Cops made poor training wheels for AI in UK face biometrics trials
Autonomous face biometrics does not have to be perfect yet, say proponents. Especially with systems used by police, humans can be active partners until algorithms are perfected.
That is an attractive argument for vendors and nervous politicians trying to assuage growing public distrust of facial recognition and advocates. But opponents argue that this is not true now, and may never be.
A new study supported by grants from the UK government South Wales Police and published in The British Journal of Criminology makes the case that based on two large UK system trials, fallible humans today significantly influence biometric algorithms — and not always for the better.
The biases begin with how AIs are created, of course, but they also play integral roles in the operation of so-called assisted systems. Everything from where to set up cameras in public spaces to who gets picked up for questioning.
In fact, given the myriad variables involved in the use of face biometrics by police and, indeed, involved in competent and fair policing (which successful software would obviate), the autonomous system closest to perfect might still be on the most distant horizon.
In this study, algorithms were trained to spot people in crowds and issue an alert if they could match a captured face with their data sets of suspects.
The study’s authors described numerous points where humans in trials had to put their finger on the scales.
Looking at success rates for many event deployments, they wrote, “results follow no particular pattern.” The variability is largely the result of human involvement, according to the study.
The numbers for one trial in 2018 to 2019, were not encouraging. The number of system matches that an officer deemed credible ran from 33 percent to 100 percent. But the total matches proved correct after a subject’s ID was checked was zero on two dates and peaked at 44 percent.
“[O]ne striking finding is the tendency of officers to agree with (cede discretion to) the algorithm and the high chance that computer-generated matches would not be verifiably correct,” the authors wrote.
On the other hand, there were observed instances of officers discounting alerts after a false positive. That means their professional suspicion shifted measurably away from the faces in the crowd due to the algorithm.
In all cases, watch lists of previously convicted criminals, suspects and persons of interest were hand picked by officers. It was up to officers to decide what degree of criminality qualified a person for inclusion on a watch list.
The term person of interest itself is subjective and would differ among officers.
It is possible that officers already knew who might pop up at a given event, reducing randomness but also biasing algorithms toward those with criminal records, people of color and younger people.

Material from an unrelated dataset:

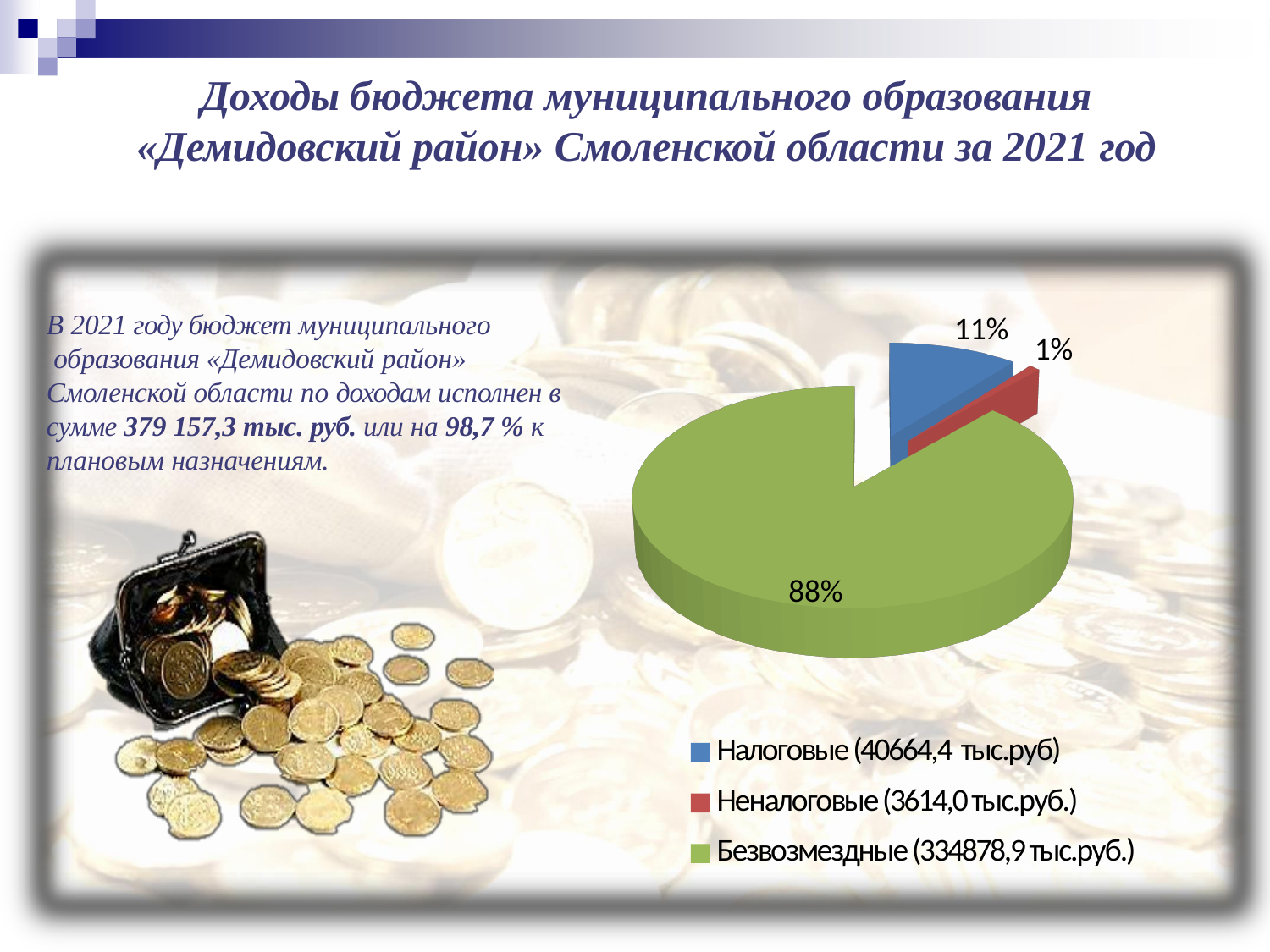
How many slices does the pie chart have? 3 What share of the pie does the Безвозмездные slice represent? 88% What share of the pie does the Неналоговые slice represent? 1% Which category has the smallest slice in the pie chart? Неналоговые What share of the pie does the Налоговые slice represent? 11% What kind of chart is shown on the slide? pie chart What amount in тыс.руб. is given in the legend for Налоговые? 40664,4 тыс.руб What is the difference in percentage points between the Безвозмездные and Налоговые slices? 77 What colour is the Безвозмездные slice in the pie chart? green Which category has the largest slice in the pie chart? Безвозмездные How many entries does the legend of the pie chart list? 3 Which slice is larger, Налоговые or Неналоговые? Налоговые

The police could change the threshold at which alerts were issued, too. Matches were scored on a range from zero to one, and those scores, according to the report, directly influenced human decisions.
The higher the score, the more likely an officer was to assume an algorithm was correct in issuing the alert. It was black-and-white reasoning using a scale that is designed to be a gradient consulting tool.
Siting cameras should be straight forward enough, but not only is it impossible for an algorithm today to position lenses, systems still demand minimum conditions, including adequate lighting and views of faces.
One event targeted stretched after dusk, according to the study, when pick-pockets were most active. Needing more light for the system, officers decided to monitor during the day instead.
In another instance, cameras were placed in a mall a half-mile from a crime hot spot because it was easier to do so.
Then there was event at which cameras were placed where police could quickly nab suspects, a spot distant from where most of the crimes were occurring.
And in an example of how unpredictably fickle human influence can be when deploying face biometrics, the authors recounted an instance when a camera was placed to best spot enrolled faces — the watch list — during an event. An unsuspecting flag vendor set up a stand too near the camera, and a fluttering Italian flag occasionally interfered with system’s line of sight.
Officers considered asking the entrepreneur to move, but ultimately decided not to because people looked up at the flag, affording the system and operators a better (intermittent) view of their faces.
The degree of decision-making and effort required by police to achieve reasonably effective live facial recognition deployments is such that the technology’s role is better understood as “assisted,” rather than “automated facial recognition,” the report concludes.